By former Assemblymember Steven Sanders
It has often be said that elections have consequences. That statement was never truer than last week in Albany.
You may recall that Brian Kavanagh, after serving for ten years in the State Assembly, in a district that I represented for almost three decades, ran for an open State Senate seat in downtown Manhattan and Brooklyn two years ago. He was elected. But of even greater significance, the State Senate became a Democratic Party majority this year after the 2018 November elections. Senator Kavanagh became chairman of the Senate Housing Committee. That was important because all the New York City tenant protections laws would lapse this year and would need to be debated once again.

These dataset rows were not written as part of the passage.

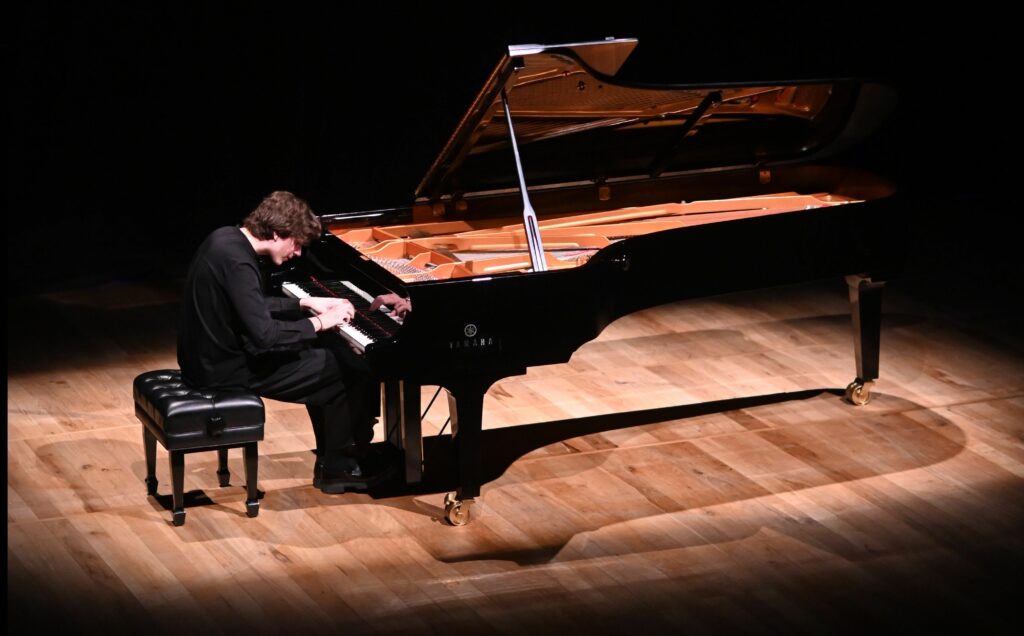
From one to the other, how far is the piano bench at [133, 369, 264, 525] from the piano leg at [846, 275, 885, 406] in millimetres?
2517

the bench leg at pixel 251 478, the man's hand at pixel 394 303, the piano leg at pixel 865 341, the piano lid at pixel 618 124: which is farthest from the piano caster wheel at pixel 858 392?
the bench leg at pixel 251 478

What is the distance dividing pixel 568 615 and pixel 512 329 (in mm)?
942

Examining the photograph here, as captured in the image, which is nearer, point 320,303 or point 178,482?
point 178,482

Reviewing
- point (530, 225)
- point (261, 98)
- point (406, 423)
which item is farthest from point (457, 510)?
point (261, 98)

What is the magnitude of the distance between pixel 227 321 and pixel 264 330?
14 centimetres

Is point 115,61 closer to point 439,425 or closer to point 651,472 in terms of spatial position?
point 439,425

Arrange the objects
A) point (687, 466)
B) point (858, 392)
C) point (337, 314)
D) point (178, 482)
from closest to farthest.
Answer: point (178, 482) < point (337, 314) < point (687, 466) < point (858, 392)

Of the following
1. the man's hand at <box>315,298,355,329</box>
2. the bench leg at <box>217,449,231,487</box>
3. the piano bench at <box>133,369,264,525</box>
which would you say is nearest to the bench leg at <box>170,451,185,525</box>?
the piano bench at <box>133,369,264,525</box>

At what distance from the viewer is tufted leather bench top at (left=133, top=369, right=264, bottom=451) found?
15.4 feet

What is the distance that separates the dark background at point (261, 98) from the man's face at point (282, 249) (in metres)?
2.76

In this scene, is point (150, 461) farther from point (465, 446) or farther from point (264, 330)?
point (465, 446)

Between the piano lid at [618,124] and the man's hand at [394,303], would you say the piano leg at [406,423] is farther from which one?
the piano lid at [618,124]

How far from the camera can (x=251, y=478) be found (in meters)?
4.89

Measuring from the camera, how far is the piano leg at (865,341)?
5992mm
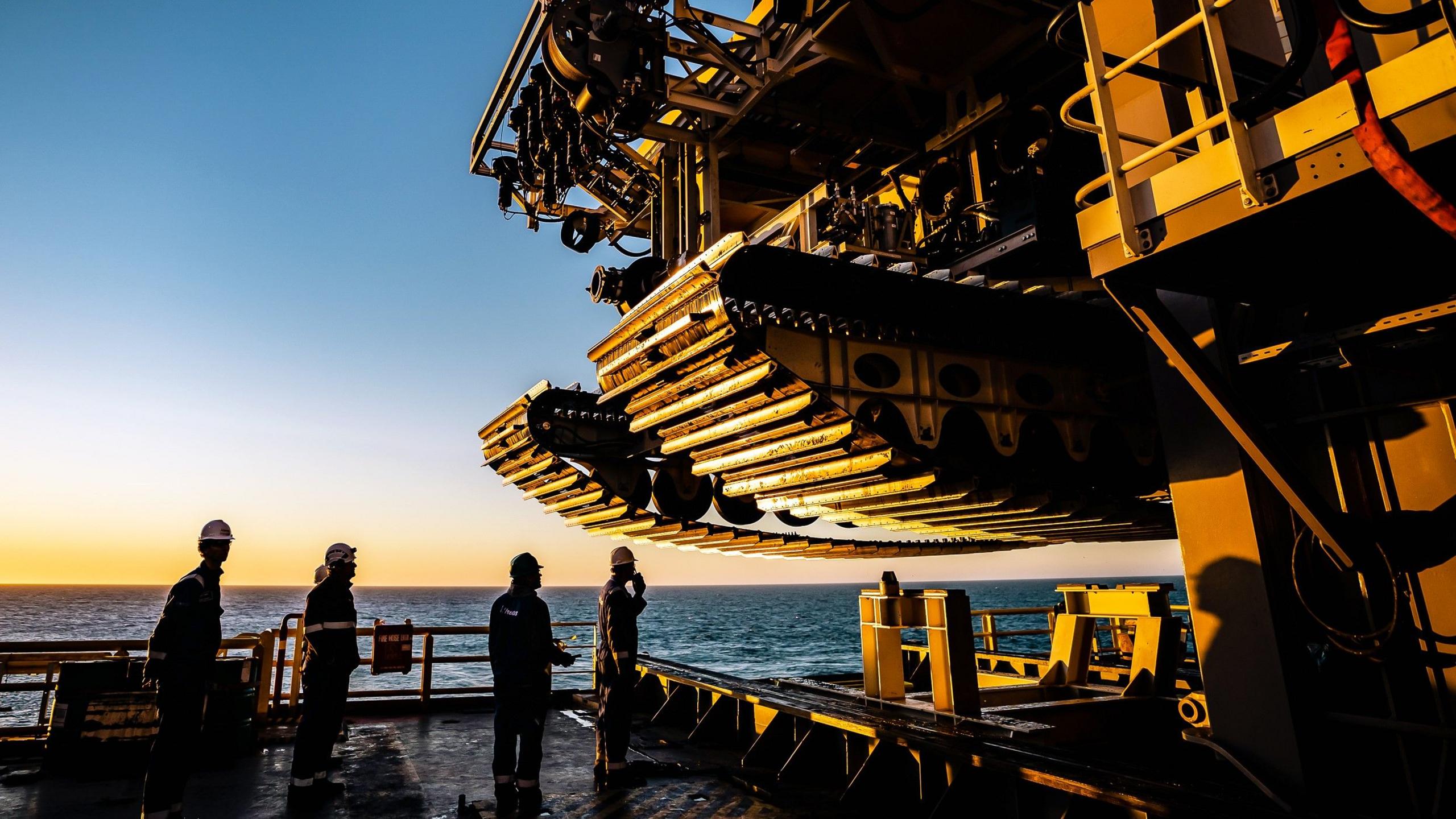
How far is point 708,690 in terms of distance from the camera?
8.34 meters

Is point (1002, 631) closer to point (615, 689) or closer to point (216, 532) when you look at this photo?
point (615, 689)

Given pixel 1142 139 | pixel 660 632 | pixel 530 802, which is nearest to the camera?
pixel 1142 139

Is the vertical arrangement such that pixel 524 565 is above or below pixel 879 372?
below

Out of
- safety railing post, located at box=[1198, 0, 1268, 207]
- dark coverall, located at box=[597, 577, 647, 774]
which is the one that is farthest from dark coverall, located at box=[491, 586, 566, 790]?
safety railing post, located at box=[1198, 0, 1268, 207]

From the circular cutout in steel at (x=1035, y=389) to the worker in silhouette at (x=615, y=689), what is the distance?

For over half a century the State Senate majority was in the hands of the Republican Party almost without interruption and mostly represented by upstate and suburban legislators. For all those years the Senate was commonly referred to as the place where progressive tenant protection and rent regulation reforms went to die. I can personally attest to that.
During my years in the State Assembly, I introduced dozens of affordable housing bills designed to protect tenants from unfair and excessive rent increases and other protections as well. They routinely passed in the Assembly but rarely if ever were even allowed to be voted upon in the State Senate. Did that fact have anything to do with the other fact, which was that Republican senators received millions of dollars in campaign contributions from the real estate industry? Well, nobody can say for certain, but neither do I believe in coincidences like that. My counterpart in the State Senate, Roy Goodman, was frequently rebuffed by his own leadership in trying to advance these bills. In those days, Roy was only one of a couple of other Republican senators who represented large communities of tenants in New York State. So try as he did, he was stymied at every turn.